Why most legal automation stalls
The pattern is consistent. A tool is bought on a wave of enthusiasm, a few flows are built by whoever had time, and within two quarters half of them are broken or abandoned because nobody owns them and nobody measured whether they helped. Automation is software, and software needs an owner, a register, and a maintenance habit. We build it that way from the start, with a named owner and a documented inventory of what runs and why. Where a firm lacks the bandwidth, we run it on retainer until they are ready to take it in-house. The pilots that quietly die are rarely killed by the technology, a pattern we unpacked in the three failure modes of legal AI pilots.
Where AI fits, and where it does not
AI widens what is automatable. Steps that used to need a human because they involved reading and judgement, classifying a request, extracting a key term, drafting a first version, can now be handled by a governed model and checked rather than done from scratch. We add those steps through the same auditable tooling we use for Claude deployments, never copy-paste into a consumer tool. But AI is an input, not an unattended decision-maker, and the genuinely novel or high-stakes matter stays with a person. The art is drawing that line deliberately rather than letting it drift.
Choosing what to automate first
Not every process is worth automating, and starting with the wrong one is how programmes lose their sponsor. We prioritise on two axes: volume and variation. High-volume, low-variation work, the standard NDA, the routine approval, the status update sent fifty times a week, is where automation pays back fastest and most reliably. Low-volume or high-variation work, the bespoke negotiation, the novel matter, is where automation is expensive to build and brittle in use, and where a human should stay. Mapping the firm’s work onto that grid turns a vague wish to automate into a ranked backlog with the highest-return item at the top.

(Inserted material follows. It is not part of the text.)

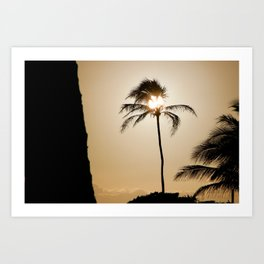 Palm Tree with Set Sail Champagne background - Western Australia Art Print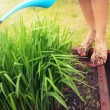 Muddy feet with red nails, woman watering plants - Stockfoto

The second filter is readiness. A process that is about to change, or that nobody actually agrees on, is not ready to automate, because you will be automating a moving target and rebuilding it in a quarter. So we sequence the work: stabilise and agree the process first, automate the steps that are settled and high-volume, and leave the contested or rare ones manual until they earn the investment. The result is a programme that shows a win early, builds trust, and expands on evidence rather than enthusiasm, which is exactly the pattern that survives past the first budget review.
How we engage
We map the target workflow with the people who run it, baseline its current cycle time, redesign the steps that do not earn their place, build the automation in the platform you already own where possible, and measure the result against the baseline. Then we hand it over documented, or run it on retainer alongside your matter management.